● **TASK TO CARRY OUT**
From the entries below, reproduce exactly the lines from the one with "Photograph - Piping" through the one with "One Chamois Walking", both included, without images.

[[ THE INPUT, beginning ]]

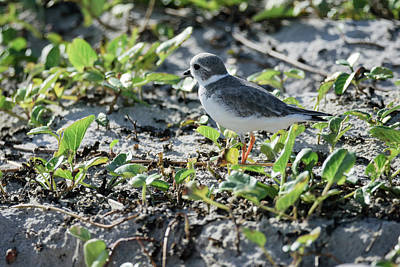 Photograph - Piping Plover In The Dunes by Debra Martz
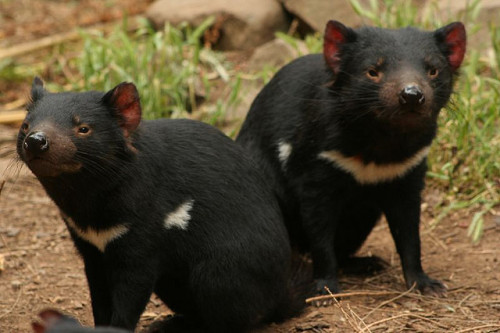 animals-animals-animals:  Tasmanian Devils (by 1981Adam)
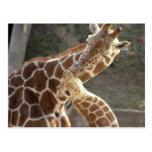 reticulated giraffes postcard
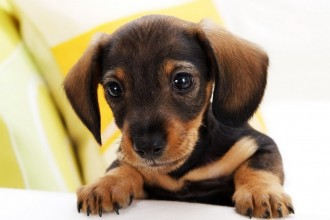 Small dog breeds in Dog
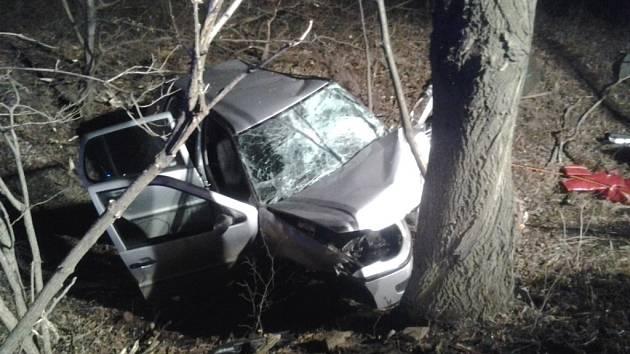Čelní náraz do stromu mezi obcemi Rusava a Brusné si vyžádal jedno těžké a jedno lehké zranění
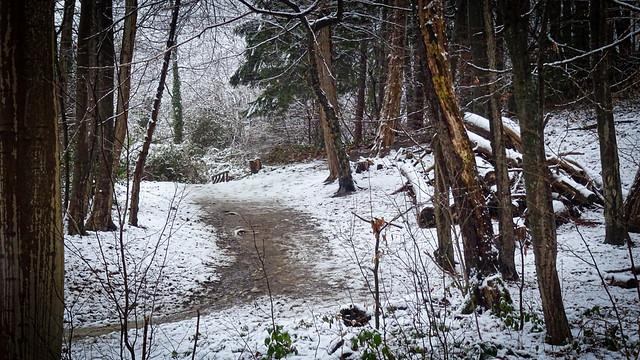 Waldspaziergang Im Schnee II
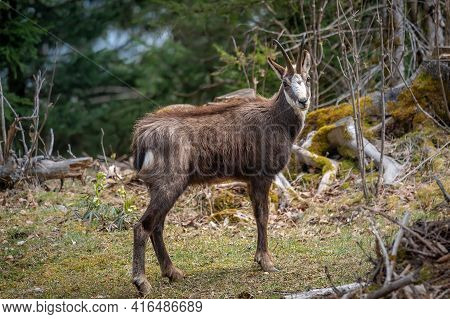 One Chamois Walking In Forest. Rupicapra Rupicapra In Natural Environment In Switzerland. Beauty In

[[ THE INPUT, end ]]
[[ THE INPUT, beginning ]]

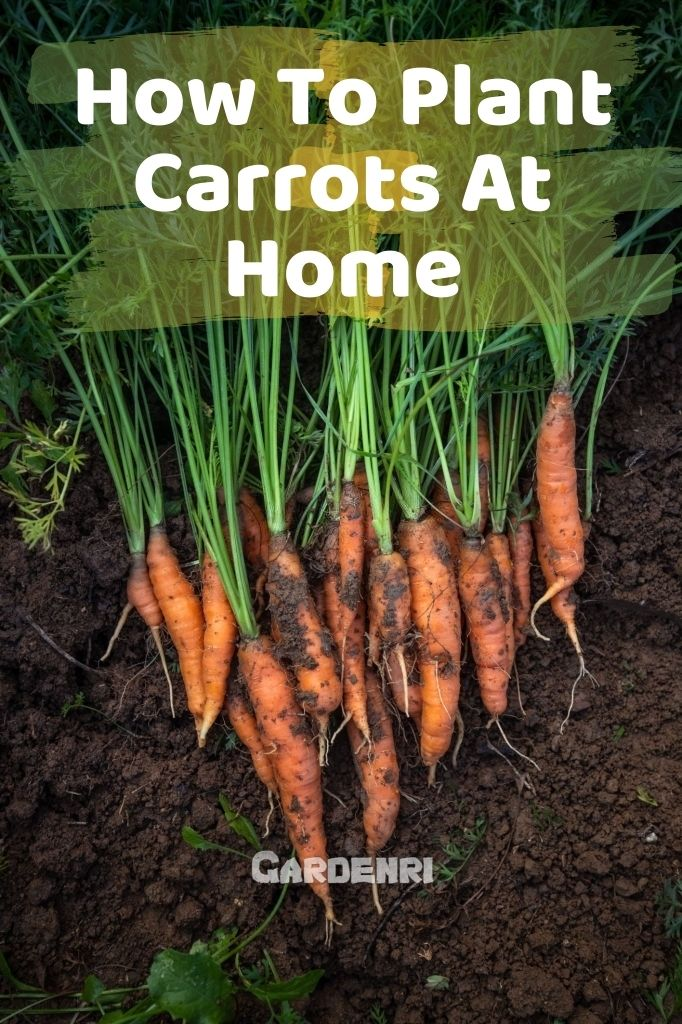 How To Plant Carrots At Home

[[ THE INPUT, end ]]

● **EXPECTED OUTPUT**
 Photograph - Piping Plover In The Dunes by Debra Martz
 animals-animals-animals:  Tasmanian Devils (by 1981Adam)
 reticulated giraffes postcard
 Small dog breeds in Dog
Čelní náraz do stromu mezi obcemi Rusava a Brusné si vyžádal jedno těžké a jedno lehké zranění
 Waldspaziergang Im Schnee II
 One Chamois Walking In Forest. Rupicapra Rupicapra In Natural Environment In Switzerland. Beauty In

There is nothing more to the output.